My perspective: I love that they're focusing on this, and it is great that the whole data cycle gets attention. She isn’t focusing on technical stuff but also turns to the business side.
But really, I am not sure the focus on this particular spot is right for most companies.
Just because the “last mile” didn’t get much attention before, doesn’t mean solving the last mile is the most important step.
The data => action pipeline is really that, a pipeline. So whatever step is the bottleneck, well, is the bottleneck. Only if the last mile truly is the bottleneck, it should be the priority for a company. But if you’re getting on well, then a company has other problems to solve inside this pipeline.
The second thing is, that the “last mile of analytics” actually isn’t the space between the data team and the business teams. That assumes that there is a central data team and that the business teams automatically implement the “great analytical output”.
Instead, the last mile of analytics is the step of going from information => to insights & decisions & actions. And that’s a pretty long mile! What Taylor is talking about, this “space” is much wider than what she describes.
Take for instance the central data team Taylor has in mind, that team creates some kind of information, dashboards, a churn prediction system, a recommendation API, anything like that.
The last mile for the recommendation API is then for the product org to pick the topic up, use the data across channels and develop user-facing components which use it with the “business teams”.
The last mile for the dashboard is for the “business teams” to discover them, use them in their decision-making process, come up with some smart insights, make decisions and then put them into action, possibly even include tracking there to validate a possible hypothesis.
However, while I don’t think there is such a “last mile of analytics”, I do like the advice Taylor puts out which is very much about focusing on what I’d call good product management for data teams.
Resource: https://blog.count.co/the-last-mile-of-analytics-can-make-or-break-your-startup/
Encrypted Spark
What: This is a great talk by Gidon Gershinksy, from the Weizmann Institute about an open-source spark framework meant to run computations via spark on encrypted datasets.
My perspective: As I’ve talked about in my last Thoughtful Friday, I do like the idea of simply encrypting everything in analytical stores. It just makes things easier and more secure. I find his talk pretty fascinating as well as his analysis on the speed bottlenecks, which from a technical perspective sounds like speed isn’t an issue at all, give or take a bit of crypto-algorithm magic. His tests show an increase in computational time of about 10%, which sounds like almost nothing to me.

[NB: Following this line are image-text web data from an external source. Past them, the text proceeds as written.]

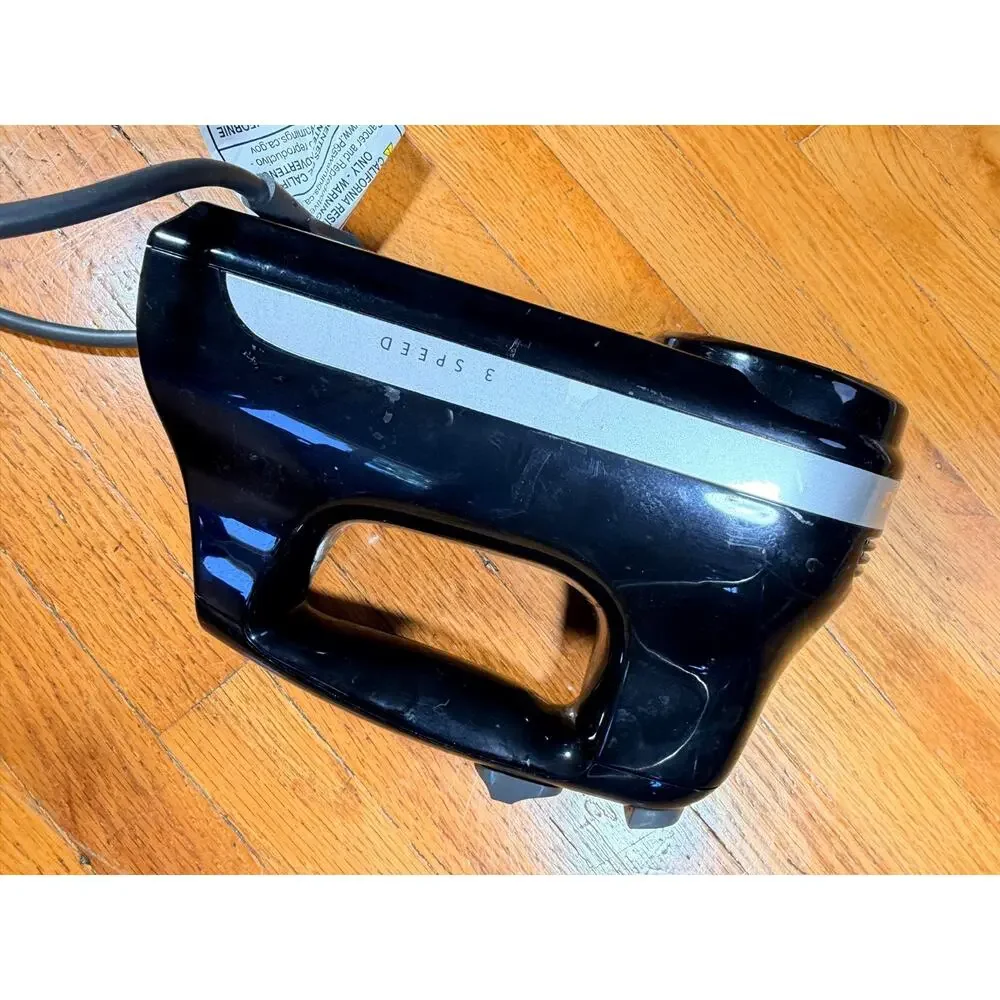 Mainstays electric hand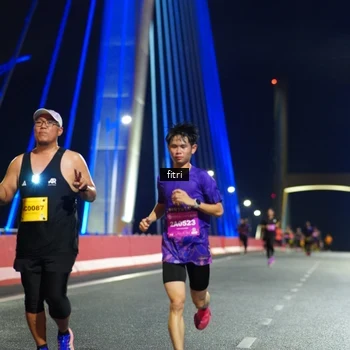 Runner Photo 2787336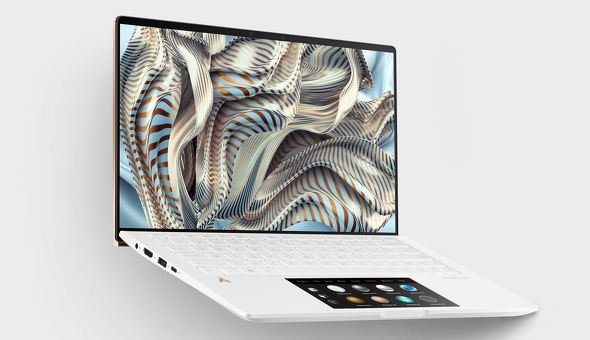  zenbook 5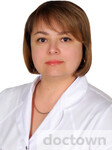 Кулагина Виктория Сергеевна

Resource: https://databricks.com/de/session/efficient-spark-analytics-on-encrypted-data
Barr Moses & Matt Turck
What: Barr goes from explaining data downtime to data observability as it is inspired by software engineering. She explains how the idea of observability is to determine the health of a system by its outputs.
My perspective: I love how she goes through the experience of “data downtime” because I’ve lived through that again and again. The sweating when you get the call “hey, this is completely wrong, the CEO is really pissed”, I’m already reliving very unfun moments! If you’re interested in these concepts, I recommend this short discussion.